• _EXERCISE_:
Copy word for word the lines below, from the one containing "Could you say" through the last line, and leave the pictures out.

┌─ LISTED ENTRIES

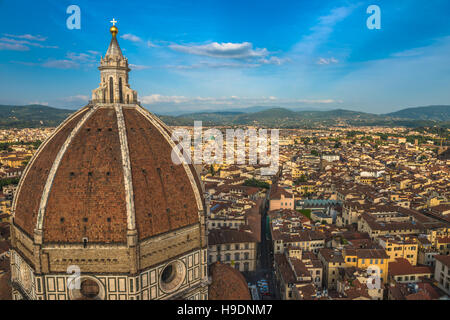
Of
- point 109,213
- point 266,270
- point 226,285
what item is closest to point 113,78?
point 109,213

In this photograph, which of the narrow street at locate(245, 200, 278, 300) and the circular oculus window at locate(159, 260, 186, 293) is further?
the narrow street at locate(245, 200, 278, 300)

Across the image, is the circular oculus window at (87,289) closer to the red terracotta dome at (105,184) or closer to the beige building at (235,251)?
the red terracotta dome at (105,184)

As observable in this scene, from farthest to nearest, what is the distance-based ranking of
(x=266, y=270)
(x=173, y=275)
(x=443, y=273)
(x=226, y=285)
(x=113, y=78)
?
(x=266, y=270) → (x=443, y=273) → (x=226, y=285) → (x=113, y=78) → (x=173, y=275)

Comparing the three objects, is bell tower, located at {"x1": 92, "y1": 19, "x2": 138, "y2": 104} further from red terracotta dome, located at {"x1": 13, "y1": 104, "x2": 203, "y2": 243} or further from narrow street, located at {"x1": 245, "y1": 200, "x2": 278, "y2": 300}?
narrow street, located at {"x1": 245, "y1": 200, "x2": 278, "y2": 300}

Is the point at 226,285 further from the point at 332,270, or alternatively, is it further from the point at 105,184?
the point at 332,270

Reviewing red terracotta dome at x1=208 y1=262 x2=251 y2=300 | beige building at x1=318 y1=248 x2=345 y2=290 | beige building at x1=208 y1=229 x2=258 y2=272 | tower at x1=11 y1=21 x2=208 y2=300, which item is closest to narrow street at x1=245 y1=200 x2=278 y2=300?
beige building at x1=208 y1=229 x2=258 y2=272

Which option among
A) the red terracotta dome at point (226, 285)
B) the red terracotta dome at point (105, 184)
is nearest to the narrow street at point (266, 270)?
the red terracotta dome at point (226, 285)
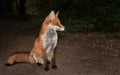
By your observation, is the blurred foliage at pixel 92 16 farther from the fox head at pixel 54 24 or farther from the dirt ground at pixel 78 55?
the fox head at pixel 54 24

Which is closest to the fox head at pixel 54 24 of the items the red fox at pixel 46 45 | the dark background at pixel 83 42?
the red fox at pixel 46 45

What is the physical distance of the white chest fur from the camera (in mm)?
5773

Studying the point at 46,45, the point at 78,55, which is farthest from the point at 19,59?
the point at 78,55

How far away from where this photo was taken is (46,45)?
5902 millimetres

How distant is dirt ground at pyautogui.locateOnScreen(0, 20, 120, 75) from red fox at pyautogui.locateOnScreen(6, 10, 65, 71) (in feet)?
0.63

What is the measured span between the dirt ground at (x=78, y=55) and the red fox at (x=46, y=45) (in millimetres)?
193

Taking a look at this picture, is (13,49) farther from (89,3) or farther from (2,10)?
(2,10)

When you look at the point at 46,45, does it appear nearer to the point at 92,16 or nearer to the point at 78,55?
the point at 78,55

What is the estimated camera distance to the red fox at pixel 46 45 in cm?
568

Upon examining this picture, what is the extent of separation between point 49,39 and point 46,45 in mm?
162

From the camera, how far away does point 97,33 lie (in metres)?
10.8

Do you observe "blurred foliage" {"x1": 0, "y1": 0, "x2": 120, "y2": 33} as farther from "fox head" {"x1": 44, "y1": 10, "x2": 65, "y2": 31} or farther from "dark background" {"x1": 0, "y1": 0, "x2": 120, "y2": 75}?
"fox head" {"x1": 44, "y1": 10, "x2": 65, "y2": 31}

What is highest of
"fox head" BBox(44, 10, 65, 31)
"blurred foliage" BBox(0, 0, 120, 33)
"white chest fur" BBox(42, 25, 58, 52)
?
"fox head" BBox(44, 10, 65, 31)

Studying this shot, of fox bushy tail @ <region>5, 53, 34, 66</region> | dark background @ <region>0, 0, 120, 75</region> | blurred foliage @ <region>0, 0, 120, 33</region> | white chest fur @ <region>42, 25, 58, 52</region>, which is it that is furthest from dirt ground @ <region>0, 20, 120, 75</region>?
white chest fur @ <region>42, 25, 58, 52</region>
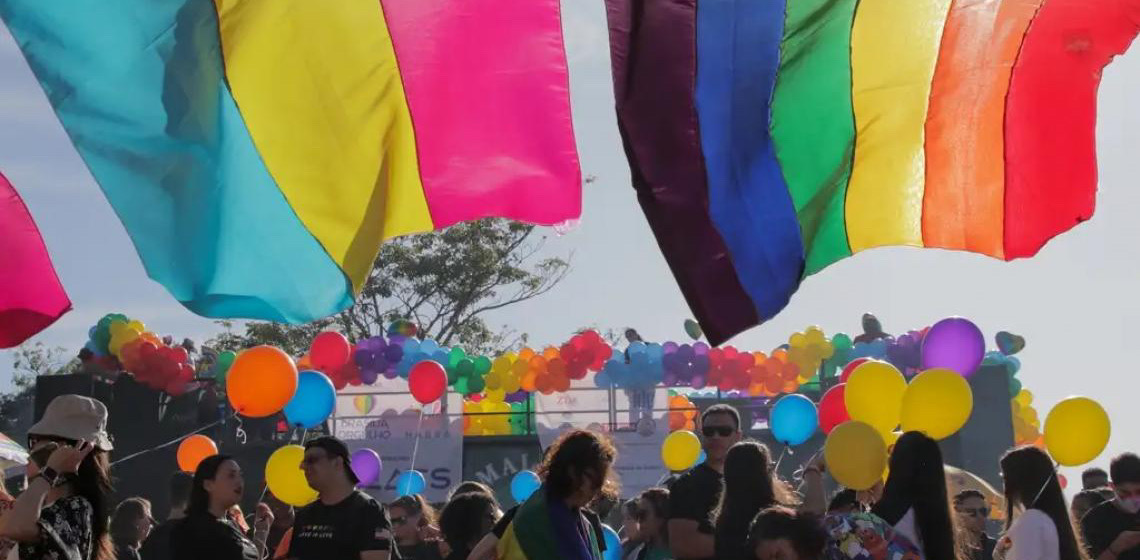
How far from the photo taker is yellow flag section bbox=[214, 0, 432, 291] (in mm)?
5078

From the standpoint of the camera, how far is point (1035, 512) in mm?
4766

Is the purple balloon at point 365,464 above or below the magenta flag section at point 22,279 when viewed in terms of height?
below

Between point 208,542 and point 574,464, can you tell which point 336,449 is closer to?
point 208,542

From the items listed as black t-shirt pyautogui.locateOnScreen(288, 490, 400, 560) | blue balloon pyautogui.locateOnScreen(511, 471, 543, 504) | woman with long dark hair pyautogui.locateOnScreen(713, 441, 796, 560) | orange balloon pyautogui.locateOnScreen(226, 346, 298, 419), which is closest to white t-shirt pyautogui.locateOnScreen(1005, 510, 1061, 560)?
woman with long dark hair pyautogui.locateOnScreen(713, 441, 796, 560)

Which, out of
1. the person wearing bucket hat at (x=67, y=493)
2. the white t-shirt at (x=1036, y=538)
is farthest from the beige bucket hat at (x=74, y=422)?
the white t-shirt at (x=1036, y=538)

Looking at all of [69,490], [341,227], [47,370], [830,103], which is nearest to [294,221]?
[341,227]

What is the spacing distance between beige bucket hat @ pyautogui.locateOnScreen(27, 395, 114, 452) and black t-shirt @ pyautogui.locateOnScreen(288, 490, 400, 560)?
1087 mm

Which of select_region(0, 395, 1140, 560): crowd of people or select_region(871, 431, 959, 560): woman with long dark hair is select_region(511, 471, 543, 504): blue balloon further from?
select_region(871, 431, 959, 560): woman with long dark hair

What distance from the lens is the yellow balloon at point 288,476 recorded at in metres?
7.05

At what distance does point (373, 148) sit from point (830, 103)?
1.98 metres

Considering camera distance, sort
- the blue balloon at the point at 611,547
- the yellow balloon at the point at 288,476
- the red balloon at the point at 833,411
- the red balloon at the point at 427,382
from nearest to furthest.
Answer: the blue balloon at the point at 611,547, the yellow balloon at the point at 288,476, the red balloon at the point at 833,411, the red balloon at the point at 427,382

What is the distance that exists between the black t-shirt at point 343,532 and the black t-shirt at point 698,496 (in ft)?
3.72

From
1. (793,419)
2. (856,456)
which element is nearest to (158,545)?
(856,456)

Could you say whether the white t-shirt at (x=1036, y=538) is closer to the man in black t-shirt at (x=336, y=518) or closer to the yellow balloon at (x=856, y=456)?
the yellow balloon at (x=856, y=456)
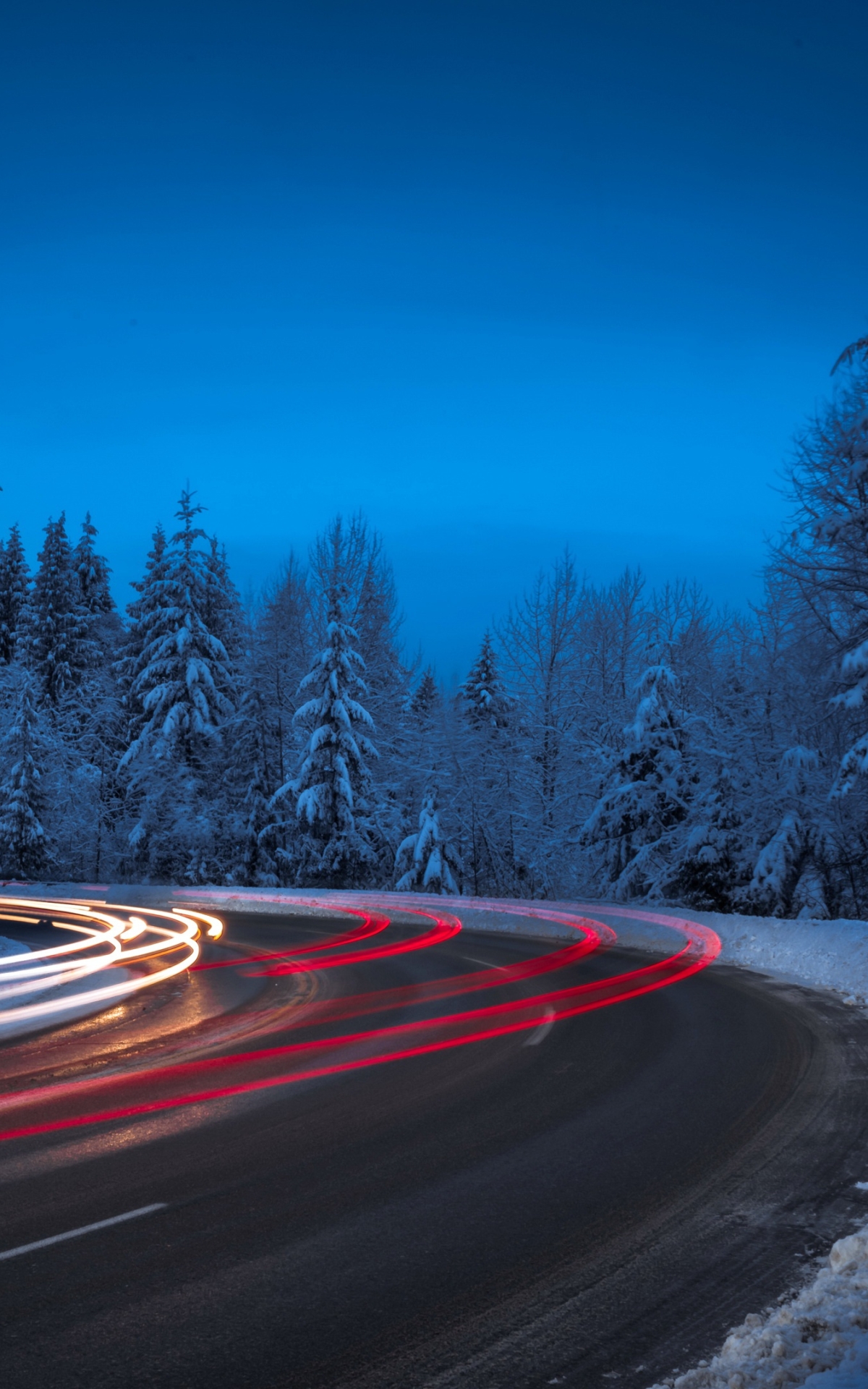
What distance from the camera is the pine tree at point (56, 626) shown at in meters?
62.1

└─

• _COMPLETE ANSWER_:
Could you say whether the white t-shirt at (x=1036, y=538) is closer to the man in black t-shirt at (x=336, y=518) or closer to the yellow balloon at (x=856, y=456)?
the yellow balloon at (x=856, y=456)
What distance from the camera is the pine tree at point (56, 626) shown at in meters?
62.1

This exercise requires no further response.